SHORT EXERCISE:
Give back each entry unchanged, minus pictures.

Records from a spatial question set:
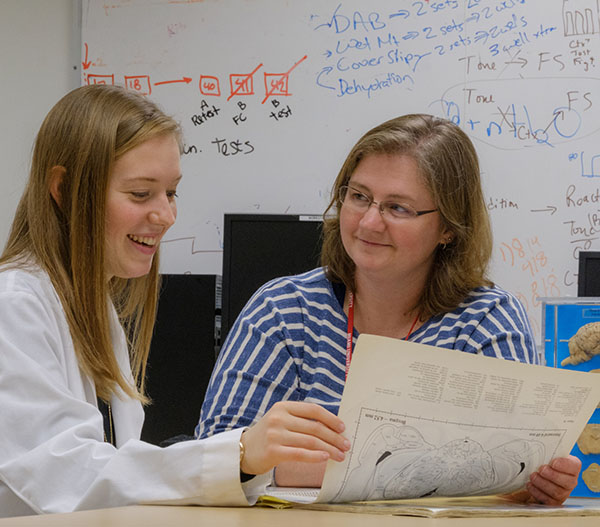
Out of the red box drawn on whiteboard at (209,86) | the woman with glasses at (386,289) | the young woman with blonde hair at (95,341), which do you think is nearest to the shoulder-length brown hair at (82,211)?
the young woman with blonde hair at (95,341)

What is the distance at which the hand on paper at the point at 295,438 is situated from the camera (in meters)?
0.93

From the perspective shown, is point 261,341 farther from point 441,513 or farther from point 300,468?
point 441,513

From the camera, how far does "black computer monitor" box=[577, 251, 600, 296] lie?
248 cm

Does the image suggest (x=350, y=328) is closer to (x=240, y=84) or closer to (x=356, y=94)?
(x=356, y=94)

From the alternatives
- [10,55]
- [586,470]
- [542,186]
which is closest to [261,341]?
[586,470]

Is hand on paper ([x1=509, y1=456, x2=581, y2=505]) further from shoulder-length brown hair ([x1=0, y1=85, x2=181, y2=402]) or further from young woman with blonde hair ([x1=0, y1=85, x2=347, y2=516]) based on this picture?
shoulder-length brown hair ([x1=0, y1=85, x2=181, y2=402])

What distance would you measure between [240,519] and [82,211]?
23.8 inches

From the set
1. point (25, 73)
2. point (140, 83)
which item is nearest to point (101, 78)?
point (140, 83)

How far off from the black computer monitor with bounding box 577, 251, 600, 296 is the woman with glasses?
92cm

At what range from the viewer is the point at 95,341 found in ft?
4.08

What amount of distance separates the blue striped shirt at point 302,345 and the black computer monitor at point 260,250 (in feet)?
4.71

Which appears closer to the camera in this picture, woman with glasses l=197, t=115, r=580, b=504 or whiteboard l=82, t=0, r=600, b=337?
woman with glasses l=197, t=115, r=580, b=504

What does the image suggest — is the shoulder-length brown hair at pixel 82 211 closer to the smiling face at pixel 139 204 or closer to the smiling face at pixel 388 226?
the smiling face at pixel 139 204

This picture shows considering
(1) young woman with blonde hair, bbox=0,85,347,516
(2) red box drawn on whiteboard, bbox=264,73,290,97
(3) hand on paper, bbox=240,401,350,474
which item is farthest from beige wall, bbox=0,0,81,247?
(3) hand on paper, bbox=240,401,350,474
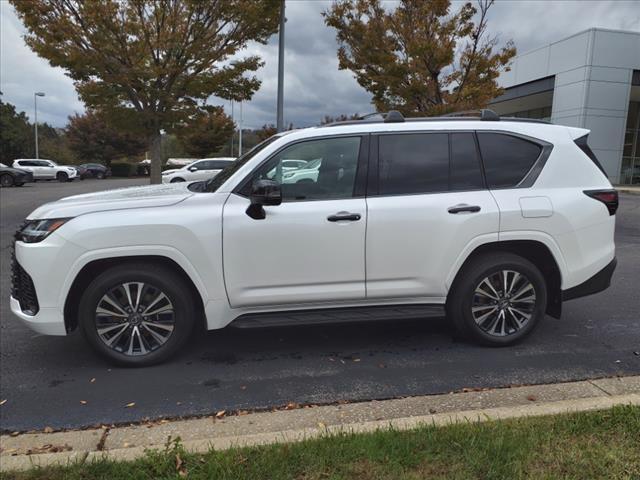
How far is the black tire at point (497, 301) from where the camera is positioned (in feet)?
13.7

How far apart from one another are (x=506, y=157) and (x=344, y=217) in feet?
4.97

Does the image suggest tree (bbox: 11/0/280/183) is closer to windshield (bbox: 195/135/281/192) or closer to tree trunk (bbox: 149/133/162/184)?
tree trunk (bbox: 149/133/162/184)

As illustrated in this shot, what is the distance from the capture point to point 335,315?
4.04m

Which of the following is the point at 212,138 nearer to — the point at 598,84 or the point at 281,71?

TASK RESPONSE:
Out of the red box drawn on whiteboard at (209,86) | the woman with glasses at (386,289) | the young woman with blonde hair at (95,341), which do you think is nearest to the shoulder-length brown hair at (82,211)?
the young woman with blonde hair at (95,341)

What is the distance at which the hand on paper at the point at 295,438 is situated from the camera (in meters)?
0.93

From the perspective shown, is point 261,341 farther from point 441,513 or farther from point 300,468?
point 441,513

From the camera, how far does "black computer monitor" box=[577, 251, 600, 296] lie?
248 cm

Does the image suggest (x=350, y=328) is closer to (x=240, y=84) or closer to (x=356, y=94)?
(x=356, y=94)

From the alternatives
- [10,55]
- [586,470]
- [542,186]
which is closest to [261,341]?
[586,470]

Is hand on paper ([x1=509, y1=456, x2=581, y2=505]) further from shoulder-length brown hair ([x1=0, y1=85, x2=181, y2=402]) or further from young woman with blonde hair ([x1=0, y1=85, x2=347, y2=516]) based on this picture?
shoulder-length brown hair ([x1=0, y1=85, x2=181, y2=402])

What distance would you measure between [240,519] and [82,211]?
23.8 inches

From the set
1. point (25, 73)
2. point (140, 83)
which item is nearest to point (101, 78)?
point (140, 83)

How far off from the black computer monitor with bounding box 577, 251, 600, 296 is the woman with glasses?
92cm

At what range from the viewer is the point at 95,341 found in ft?
4.08

What amount of distance separates the blue striped shirt at point 302,345 and the black computer monitor at point 260,250 (in feet)?
4.71

Which appears closer to the camera in this picture, woman with glasses l=197, t=115, r=580, b=504 or whiteboard l=82, t=0, r=600, b=337?
woman with glasses l=197, t=115, r=580, b=504

What does the image suggest — is the shoulder-length brown hair at pixel 82 211 closer to the smiling face at pixel 139 204 or closer to the smiling face at pixel 388 226?
the smiling face at pixel 139 204

This picture shows considering
(1) young woman with blonde hair, bbox=0,85,347,516
(2) red box drawn on whiteboard, bbox=264,73,290,97
(3) hand on paper, bbox=240,401,350,474
which item is farthest from beige wall, bbox=0,0,81,247?
(3) hand on paper, bbox=240,401,350,474
How far is the black tire at point (497, 301) from where the camera is positioned (in feet)?
13.7

How far apart from one another are (x=506, y=157) and (x=344, y=217) in feet?
4.97

Does the image suggest tree (bbox: 11/0/280/183) is closer to windshield (bbox: 195/135/281/192) or closer to tree trunk (bbox: 149/133/162/184)?
tree trunk (bbox: 149/133/162/184)

As illustrated in this shot, what is the distance from the capture point to point 335,315?
4.04m

Which of the following is the point at 212,138 nearer to — the point at 598,84 or the point at 281,71?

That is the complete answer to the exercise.